The work requirement had its expected effect, reducing the number of people covered by Medicaid:
South Dakota’s traditional Medicaid expansion without work requirements resulted in significantly higher coverage gains than Georgia’s Pathways to Coverage program with mandatory work requirements during the first 15 months of implementation, according to a study published Monday in The BMJ.
The research compared Georgia’s approach with South Dakota, which expanded Medicaid on the same date — July 1, 2023 — but without imposing work mandates. Medicaid coverage increased in South Dakota from 36.6 percent to 44.6 percent among low-income adults, while Georgia’s coverage decreased from 35.5 percent to 32.4 percent, resulting in an 11.7 percentage point differential decrease in Georgia relative to South Dakota, according to the study [Todd Epp, “South Dakota’s Medicaid Expansion Significantly Outperformed Georgia’s Work Requirement Model, New Study Shows,” Northern Plains News, 2025.10.09].

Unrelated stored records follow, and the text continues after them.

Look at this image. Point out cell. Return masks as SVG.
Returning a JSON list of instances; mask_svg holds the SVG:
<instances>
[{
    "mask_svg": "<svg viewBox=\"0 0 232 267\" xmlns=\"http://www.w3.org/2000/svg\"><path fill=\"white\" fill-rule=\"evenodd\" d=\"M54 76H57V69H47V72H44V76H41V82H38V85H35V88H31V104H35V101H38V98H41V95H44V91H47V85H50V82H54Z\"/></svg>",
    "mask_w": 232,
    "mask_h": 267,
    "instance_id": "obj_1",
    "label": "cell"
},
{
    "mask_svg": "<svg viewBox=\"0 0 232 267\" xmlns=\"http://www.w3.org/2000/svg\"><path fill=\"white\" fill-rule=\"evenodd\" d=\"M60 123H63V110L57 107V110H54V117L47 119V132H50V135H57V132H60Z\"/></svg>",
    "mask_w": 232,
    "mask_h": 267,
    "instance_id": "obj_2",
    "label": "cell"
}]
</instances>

The work requirements in Georgia also failed to produce more work, while South Dakota’s more generous Medicaid expansion appears not to have dampened our eagerness to work:
Neither Georgia nor South Dakota showed employment increases compared to control states, with no differential change in employment between the two states, challenging the premise that work requirements promote job participation, the researchers found [Epp, 2025.10.09].
King Donald’s national work requirement for Medicaid is coming, but this research requires us to ask, why? Work requirements don’t boost work; they only deny our neighbors health coverage and care.
Anyone hiring?
Other than attempting self employment, tough to get a job if nobody is hiring. Did those that put the work requirements in promise to provide jobs?
Republicans don’t care. They will do anything to sound like they are being sensible but deep down, they don’t believe health care is a right. If you can’t afford healthcare, just die. After all, a certain senator from Iowa, Joni Ernst earnestly pointed out, “we are all going to die”. Joni of course can afford to live.